The University of Massachusetts Amherst officially opened its new $101 million Physical Sciences Building on Thursday, which would provide students with expanded laboratory space to conduct research and learning opportunities, the university said.

“The facility’s expansion will help foster new research and career opportunities, which will help support the STEM workforce pipeline here in Massachusetts,” Governor Charlie Baker, who was among those at the ribbon cutting ceremony Thursday, said in a statement.

The 95,000-square-foot brick building officially opened Thursday and features long glass windows, UMass Amherst said in a statement.

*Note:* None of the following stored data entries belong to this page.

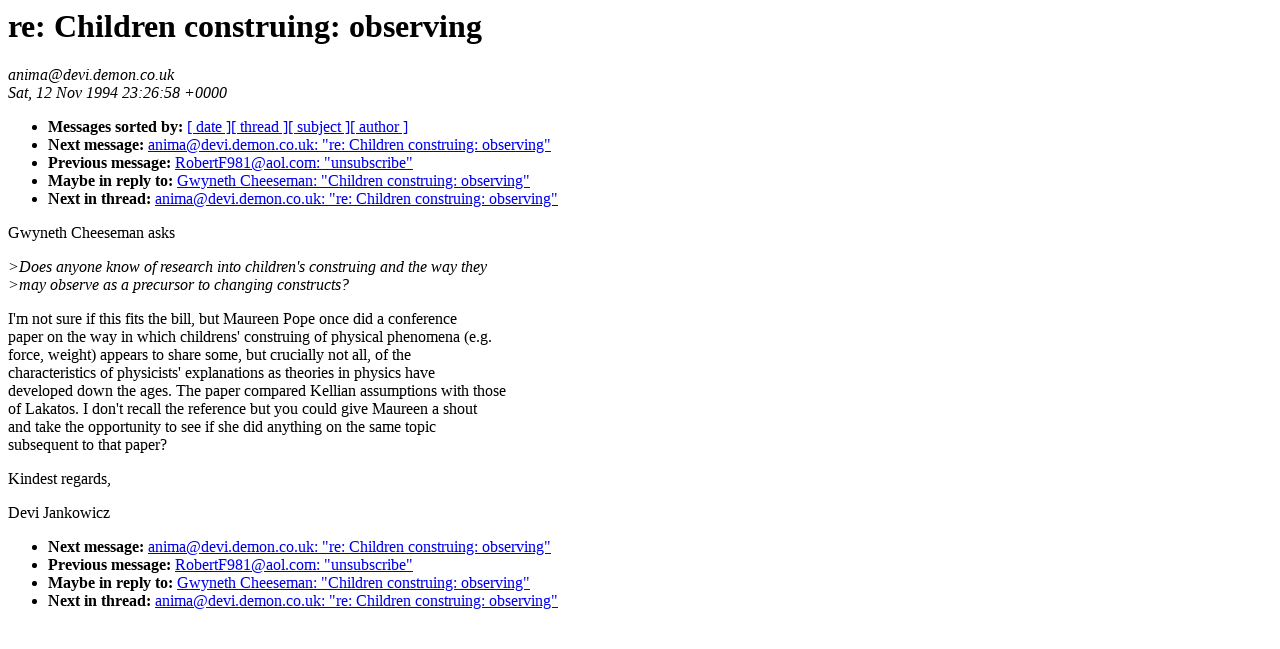

--- FILE ---
content_type: text/html; charset=UTF-8
request_url: https://ksi.cpsc.ucalgary.ca/PCP/1994Q4/0117.html
body_size: 2521
content:
<!-- received="Sat Nov 12 23:27:24 1994 MST" -->
<!-- sent="Sat, 12 Nov 1994 23:26:58 +0000" -->
<!-- name="anima@devi.demon.co.uk" -->
<!-- email="anima@devi.demon.co.uk" -->
<!-- subject="re: Children construing:  observing" -->
<!-- id="941111194558_5775037@aol.com" -->
<!-- inreplyto="Children construing:  observing" -->
<title>PCP1994Q4: re: Children construing:  observing</title>
<h1>re: Children construing:  observing</h1>
<i>anima@devi.demon.co.uk</i><br>
<i>Sat, 12 Nov 1994 23:26:58 +0000</i>
<p>
<ul>
<li> <b>Messages sorted by:</b> <a href="date.html#117">[ date ]</a><a href="index.html#117">[ thread ]</a><a href="subject.html#117">[ subject ]</a><a href="author.html#117">[ author ]</a>
<!-- next="start" -->
<li> <b>Next message:</b> <a href="0118.html">anima@devi.demon.co.uk: "re: Children construing:  observing"</a>
<li> <b>Previous message:</b> <a href="0116.html">RobertF981@aol.com: "unsubscribe"</a>
<li> <b>Maybe in reply to:</b> <a href="0113.html">Gwyneth Cheeseman: "Children construing:  observing"</a>
<!-- nextthread="start" -->
<li> <b>Next in thread:</b> <a href="0118.html">anima@devi.demon.co.uk: "re: Children construing:  observing"</a>
</ul>
<!-- body="start" -->
Gwyneth Cheeseman asks<br>
<p>
<i>&gt;Does anyone know of research into children's construing and the way they </i><br>
<i>&gt;may observe as a precursor to changing constructs?</i><br>
<p>
I'm not sure if this fits the bill, but Maureen Pope once did a conference<br>
paper on the way in which childrens' construing of physical phenomena (e.g.<br>
force, weight) appears to share some, but crucially not all, of the<br>
characteristics of physicists' explanations as theories in physics have<br>
developed down the ages. The paper compared Kellian assumptions with those<br>
of Lakatos. I don't recall the reference but you could give Maureen a shout<br>
and take the opportunity to see if she did anything on the same topic<br>
subsequent to that paper?<br>
<p>
Kindest regards,<br>
<p>
Devi Jankowicz<br>
<!-- body="end" -->
<p>
<ul>
<!-- next="start" -->
<li> <b>Next message:</b> <a href="0118.html">anima@devi.demon.co.uk: "re: Children construing:  observing"</a>
<li> <b>Previous message:</b> <a href="0116.html">RobertF981@aol.com: "unsubscribe"</a>
<li> <b>Maybe in reply to:</b> <a href="0113.html">Gwyneth Cheeseman: "Children construing:  observing"</a>
<!-- nextthread="start" -->
<li> <b>Next in thread:</b> <a href="0118.html">anima@devi.demon.co.uk: "re: Children construing:  observing"</a>
</ul>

It incorporates the school’s West Experiment Station, which became structurally unsound by 2015, the university said.


The project cost $101.8 million, including $85 million it received from the state, the university said.

“This project reflects the significance of the Commonwealth’s investment in faculty excellence, scientific discovery and student success at UMass Amherst,” UMass President Marty Meehan said in a statement. “And it strengthens UMass Amherst’s position as a top-tier public research university that prepares students to thrive in the high-demand STEM fields that are so important to the future of Massachusetts.”

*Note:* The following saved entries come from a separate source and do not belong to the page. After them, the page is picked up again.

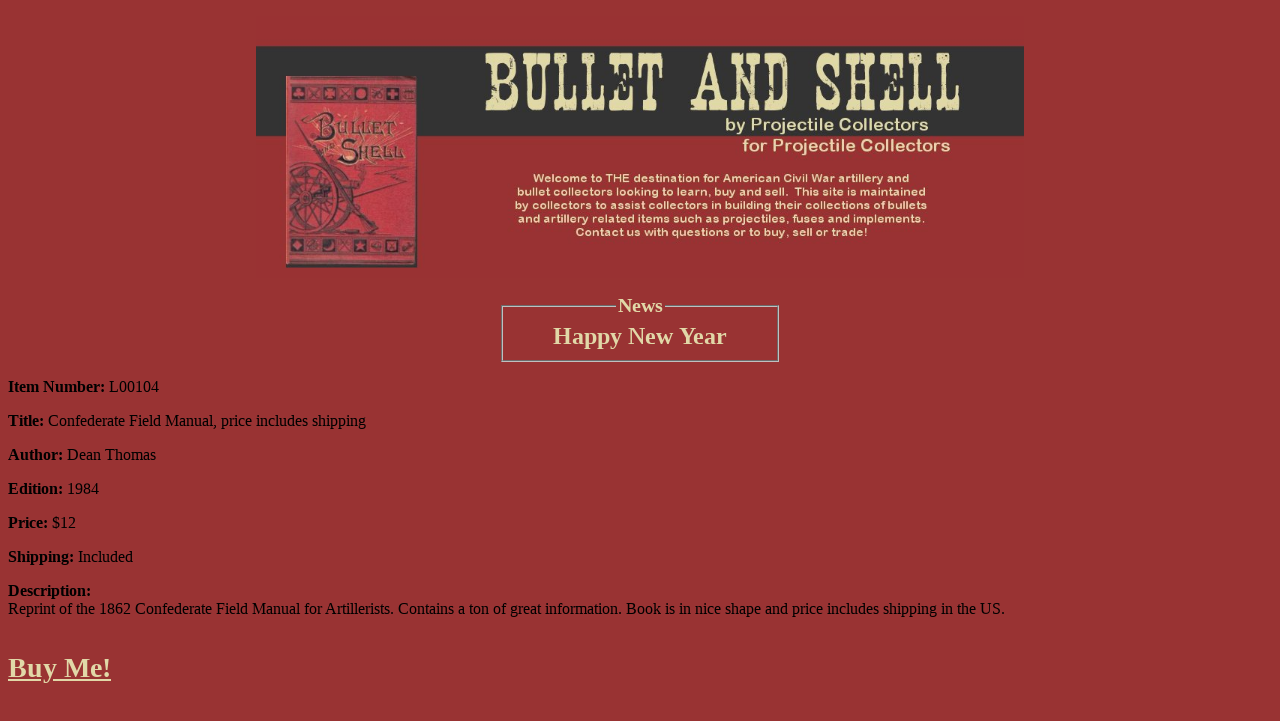

--- FILE ---
content_type: text/html; charset=UTF-8
request_url: http://www.bulletandshell.com/Items/item.php?id=L00104
body_size: 1118
content:
<!DOCTYPE html PUBLIC "-//W3C//DTD XHTML 1.0 Transitional//EN" "http://www.w3.org/TR/xhtml1/DTD/xhtml1-transitional.dtd">
<html xmlns="http://www.w3.org/1999/xhtml">
<head>
    <meta http-equiv="Content-Type" content="text/html; charset=utf-8" />
    <title>The New Bullet And Shell.com</title>
        <LINK rel="stylesheet" type="text/css" href="style.css" title="Default Styles" media="screen, handheld" />
    <script src='https://www.google.com/recaptcha/api.js'></script>
    </head>

<body bgcolor="#993333" link="#FFFFFF" alink="#888888" vlink="#CCCCCC">
    <p><center><a href="http://www.bulletandshell.com/index.php" border=0><img src="http://www.bulletandshell.com/Images/Backgrounds/Banner_V2_3.jpg" alt="BandS Banner" width="768" height="262" border=0 /></a></center></p>

<p class="normal">
<center>
<div id="motd" name="motd" title="motd" class="motd">
<div class="news">
<fieldset style="padding-left:50px;padding-right:50px;">
    <legend><div style="font-size:1.25em;font-weight:bold;">News</div></legend>
    <h2>Happy New Year</h2>
</fieldset>
</div>
    </div>

</center><title>L00104 - Confederate Field Manual, price includes shipping</title>
<p><strong>Item Number:</strong> L00104</p>
<p><strong>Title:</strong> Confederate Field Manual, price includes shipping</p>
<p><strong>Author:</strong> Dean Thomas</p>
<p><strong>Edition:</strong> 1984</p>
<p><strong>Price:</strong>
$12</p><p><strong>Shipping:</strong> Included</p>
<p><strong>Description:</strong><br />
	Reprint of the 1862 Confederate Field Manual for Artillerists.  Contains a ton of great information.  Book is in nice shape and price includes shipping in the US.</p>
<p></p>
<br /><div class="buy"><strong><a href="/item_mail.php?id=00104&cat=literature">Buy Me!</a></strong></div></td><br /><br /></p>

<table>
<tr><td><img src='literature/00104_2.jpg' /></td></tr><tr><td><img src='literature/00104_3.jpg' /></td></tr><tr><td><img src='literature/00104_4.jpg' /></td></tr><tr><td><img src='literature/00104_5.jpg' /></td></tr></table>
</body>
</html>


--- FILE ---
content_type: text/css
request_url: http://www.bulletandshell.com/Items/style.css
body_size: 992
content:

body
{
    background-color=#993333;
    bgcolor=#993333;
    font-size:100%;
}
style1
{
    text-align:center;
    color:#E1D8A8;
}
style5
{
    color:#E1D8A8;
}
h1
{
    bgcolor=#993333;
    font-size:2em;
    color:#E1D8A8;
    display:inline;
}
h2
{
    display:inline;
}
h4
{
    margin:0;
    padding:0;
}
table.data a:link { color: #0000FF; }
table.data a:visited { color:#000099; }
table.data a:hover { color: #FF0000; }
table.data a:active { color: #7777FF; }
table.data a:focus { color: #7777FF; }
.motd
{
    width:80%;
    color:#E1D8A8;
}
div.sold
{
    color:#E1D8A8;
    font-size:3em;
    font-weight:bold;
    display:inline-block;
}
div.buy
{
    color:#E1D8A8;
    font-size:1.75em;
    font-weight:bold;
}
div.labels
{
    background-color:#464c54;
    color:#E1D8A8;
    font-size:1.25em;
    font-weight:bold;
    display:inline-block;
    padding:10px;
}
div.news
{
    color:#E1D8A8;
    font-size:1em;
    font-weight:bold;
    display:inline-block;
}
.motd
{
    width:80%;
    color:#E1D8A8;
}
style1
{
    text-align:center;
    color:#E1D8A8;
}

#tabbed_box {
    margin: 0px auto 0px auto;
    width:50%;
}
.tabbed_box h4 {
    font-family:Arial, Helvetica, sans-serif;
    font-size:23px;
    color:#E1D8A8;
    letter-spacing:-1px;
    margin-bottom:10px;
}
.tabbed_box h4 small {
    color:#e3e9ec;
    font-weight:normal;
    font-size:9px;
    font-family:Verdana, Arial, Helvetica, sans-serif;
    text-transform:uppercase;
    position:relative;
    top:-4px;
    left:6px;
    letter-spacing:0px;
}
.tabbed_area {
    border:1px solid #510f0f;
    background-color:#993333;
    padding:8px;
    display:inline-block;
}
ul.tabs {
    text-align:left;
    margin:5px 12px 6px 0px;
    padding:0px;
}
ul.tabs li {
    margin-right:7px;
    list-style:none;
    display:inline;

}
ul.tabs li a {
    background-color:#464c54;
    color:#ffebb5;
    padding:8px 14px 8px 14px;
    text-decoration:none;
    font-size:0.75em;
    font-family:Verdana, Arial, Helvetica, sans-serif;
    font-weight:bold;
    text-transform:uppercase;
    border:1px solid #464c54;
    border-bottom: 1px solid #510F0F;
}
ul.tabs li a:hover {
    background-color:#2f343a;
    border-color:#2f343a;
}
ul.tabs li a.active {
    background-color:#ffffff;
    color:#282e32;
    border:1px solid #464c54;
    border-bottom: 1px solid #7F2929;
}
.content {
    background-color:#7f2929;
    padding:10px;
    border:1px solid #510f0f;
}

#content_2, #content_3, #content_4, #content_5, #content_6, #content_7, #content_8, #content_9 { display:none; }

A:link {text-decoration:underline; color:#E1D8A8; text-align:center;}
A:visited {text-decoration:underline; color:#D1C57C}
A:active {text-decoration:underline; color:#EBE6C5}
A:hover {text-decoration:underline; color:#D2C680}
A.otherLink { text-decoration:underline; }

The new building has offices, specialized laboratories, and about 130 lab benches for the physics and chemistry departments, UMass Amherst said. The labs have an open floor plan, UMass Amherst said, which allows for groups to interact with one another and for lab space to adapt to group size.

There are no classrooms in the building, the university said.

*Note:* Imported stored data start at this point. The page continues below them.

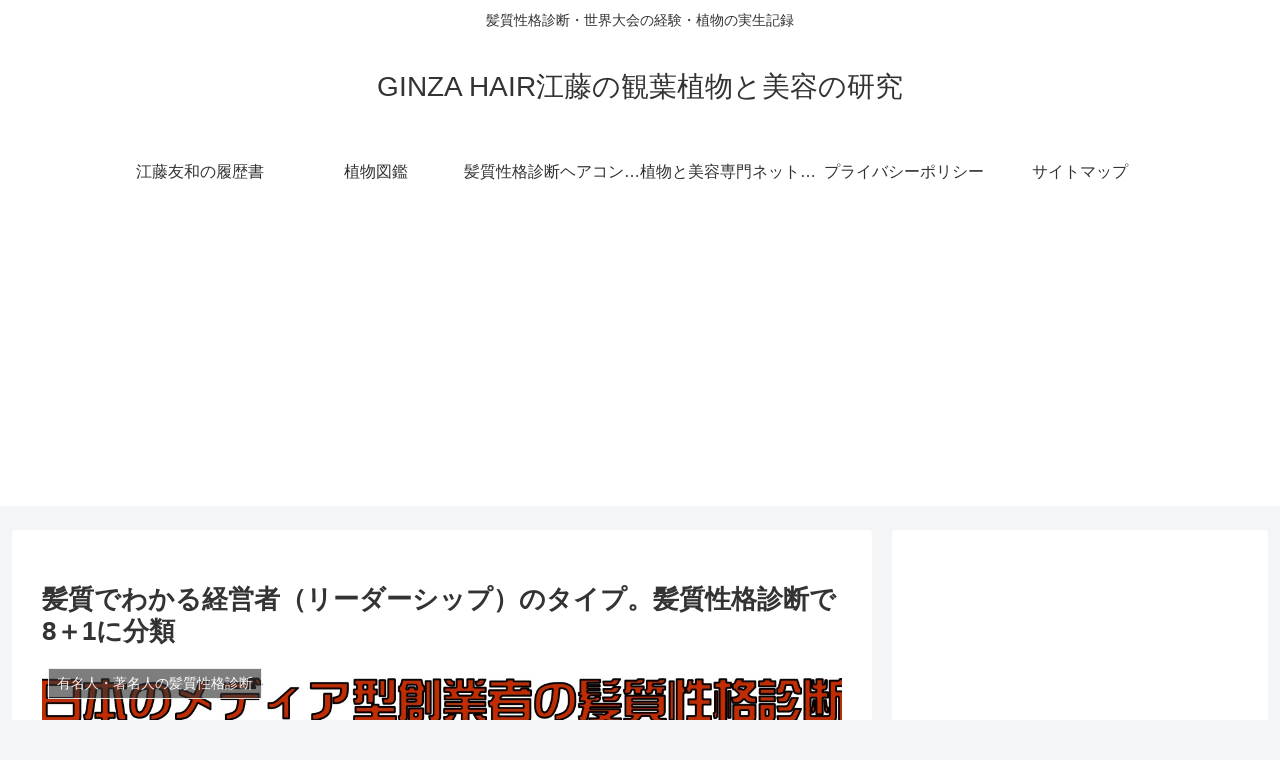

--- FILE ---
content_type: text/html; charset=utf-8
request_url: https://www.google.com/recaptcha/api2/aframe
body_size: 269
content:
<!DOCTYPE HTML><html><head><meta http-equiv="content-type" content="text/html; charset=UTF-8"></head><body><script nonce="3x4qXeOECEFlwP0cRfAszg">/** Anti-fraud and anti-abuse applications only. See google.com/recaptcha */ try{var clients={'sodar':'https://pagead2.googlesyndication.com/pagead/sodar?'};window.addEventListener("message",function(a){try{if(a.source===window.parent){var b=JSON.parse(a.data);var c=clients[b['id']];if(c){var d=document.createElement('img');d.src=c+b['params']+'&rc='+(localStorage.getItem("rc::a")?sessionStorage.getItem("rc::b"):"");window.document.body.appendChild(d);sessionStorage.setItem("rc::e",parseInt(sessionStorage.getItem("rc::e")||0)+1);localStorage.setItem("rc::h",'1762711145215');}}}catch(b){}});window.parent.postMessage("_grecaptcha_ready", "*");}catch(b){}</script></body></html>

--- FILE ---
content_type: application/javascript; charset=utf-8
request_url: https://fundingchoicesmessages.google.com/f/AGSKWxWofYfz9TkJKBwilzqqjTILm0Mfjd3rkD_gdpKk-KVcaJPkqEmn99MNIkKf0dawfGRFoLy-JblZ8QptRui1Cj3x25LsstLynvkEwVsQe_cLEcfA_91io9DWo5lr-Xpxh8Xz6kh5mGjm1VNNG4KpI-4RHK95pIHgj0K700Q6rF-4qY1tomGTe7DD3h1Y/_728x90.swf?/adcontents_/admetamatch?.sh/ads//tubeadvertising.
body_size: -1281
content:
window['1d02d9b0-11b9-475f-9c87-d0d81295edae'] = true;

The Physical Sciences Building has “green” features, such as high-efficiency fume hoods and a closed-cycle chilled water loop, and has earned Gold Leadership in Energy and Environmental Design, or LEED, certification, the university said.

“This complex is home to the very best facilities in physics and chemistry, enhancing the research capability for our faculty and students in the College of Natural Sciences and providing the STEM talent that is essential for the state’s innovation economy,” university Chancellor Kumble Subbaswamy said in a statement.